The current formulae for calculating business rates are derivations of the internet transfer values used by BT and Mercury (do you remember them?) when fibre was used only for trunking and of the valuations used for Cable TV networks. The actual assessment may not be known until a year or so after the service is operational. Complex assessments are commonly “negotiated” using precedents going back over time, with disputes settled in court (or on the steps of the court) if the agrieved part has the financial backing and patience to survive in a world of Jarndyce versus Jarndyce. Otherwise they give up or go elsewhere.

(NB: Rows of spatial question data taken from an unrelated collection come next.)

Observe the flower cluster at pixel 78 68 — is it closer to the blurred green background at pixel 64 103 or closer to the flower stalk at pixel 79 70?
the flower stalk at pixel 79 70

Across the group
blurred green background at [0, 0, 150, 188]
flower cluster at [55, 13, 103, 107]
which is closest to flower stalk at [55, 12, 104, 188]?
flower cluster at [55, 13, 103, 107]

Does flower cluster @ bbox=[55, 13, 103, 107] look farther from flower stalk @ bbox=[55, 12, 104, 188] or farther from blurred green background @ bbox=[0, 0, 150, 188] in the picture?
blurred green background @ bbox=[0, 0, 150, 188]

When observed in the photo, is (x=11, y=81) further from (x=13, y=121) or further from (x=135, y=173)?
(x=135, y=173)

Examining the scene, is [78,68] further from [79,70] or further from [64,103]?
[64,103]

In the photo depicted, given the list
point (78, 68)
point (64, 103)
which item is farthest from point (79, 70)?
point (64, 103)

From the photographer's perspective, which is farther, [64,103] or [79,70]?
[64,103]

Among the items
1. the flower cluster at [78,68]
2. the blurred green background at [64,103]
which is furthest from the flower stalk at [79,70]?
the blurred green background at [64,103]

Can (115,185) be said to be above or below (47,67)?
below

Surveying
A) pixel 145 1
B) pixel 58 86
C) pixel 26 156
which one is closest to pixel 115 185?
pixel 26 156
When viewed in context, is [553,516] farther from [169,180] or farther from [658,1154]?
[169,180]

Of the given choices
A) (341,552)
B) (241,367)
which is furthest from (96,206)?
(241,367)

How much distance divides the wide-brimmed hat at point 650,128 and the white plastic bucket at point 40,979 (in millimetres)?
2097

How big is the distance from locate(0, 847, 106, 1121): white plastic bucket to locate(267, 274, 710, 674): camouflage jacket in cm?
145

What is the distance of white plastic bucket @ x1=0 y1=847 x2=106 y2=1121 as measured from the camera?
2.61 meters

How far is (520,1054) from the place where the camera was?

The situation is complicated with regard to the valuation of communications networks by the need to defend against law suits brought by some of the agrieved. Next week the Broadband Stakeholders Group meets the Valuation Office for discussion and is calling for views by Friday. That call is coming from the same group that is organising the short order launch of the COTS (Commerncial, Operations and Technical Standards) group to look at the Digital Britain recommendations on network interoperibility standards for comunity broadband.
At this point I should say that the basic principles behind business rates are delightfully simple. The complexities arise because hardly anyone has ever given a straight answer to the staff of the Valuation Office so they have to develop their own formulae. And even today no-one is willing to give them data on the current going rate for renting fibre, masts etc. – it is all too “Commercially confidential”. Should a couple of major players be willing to open their books it could well be possible to make genuine progress, very rapidly.
But the real issue is political not technical.
Mrs Thatcher replaced Non-business Rates by the community charge – amid riots and demonstrations, albeit not as severe as those which accompanied previous attempts to “reform” Britain’s oldest tax: remember that Rates are essentially “ship money” – modified and extended over another 300 years
She also transferred Business Rates to Central Government. They have since been tightened up and increased – year on year until they are a major source of revenue – to be preserved despite plumetting commercial property markets by using valuations made at the height of the market.
The column is entitled “When IT meets politics” .
The impact of Business Rates on communications infrastructure is a classic example of where the policies of one part of government not only cancel out those of another but also result in a net cost to the Treasury, alias taxpayer.
VAT, Corporation Tax and Income Tax on the construction and operations revenues and costs are lost alongside the Rates that would have been paid had lack of certainty over the valuation not killed off the investment.
But the adverse impact of business rates on risk investment in plants, facilities and supporting infrastructure goes much wider than broadband roll-out. Hence the limited room for maneouvre of the Valuation Office – unless and until this is part of a wider “reform”.
We therefore need to link action at technical level by BSG with action at the political level.
I look forward to seeing how the Class of 2010, the largest intake of new MPs since 1833, react when they are briefed on how the issues in this space get in the way of bringing broadband to “their” constuencies”.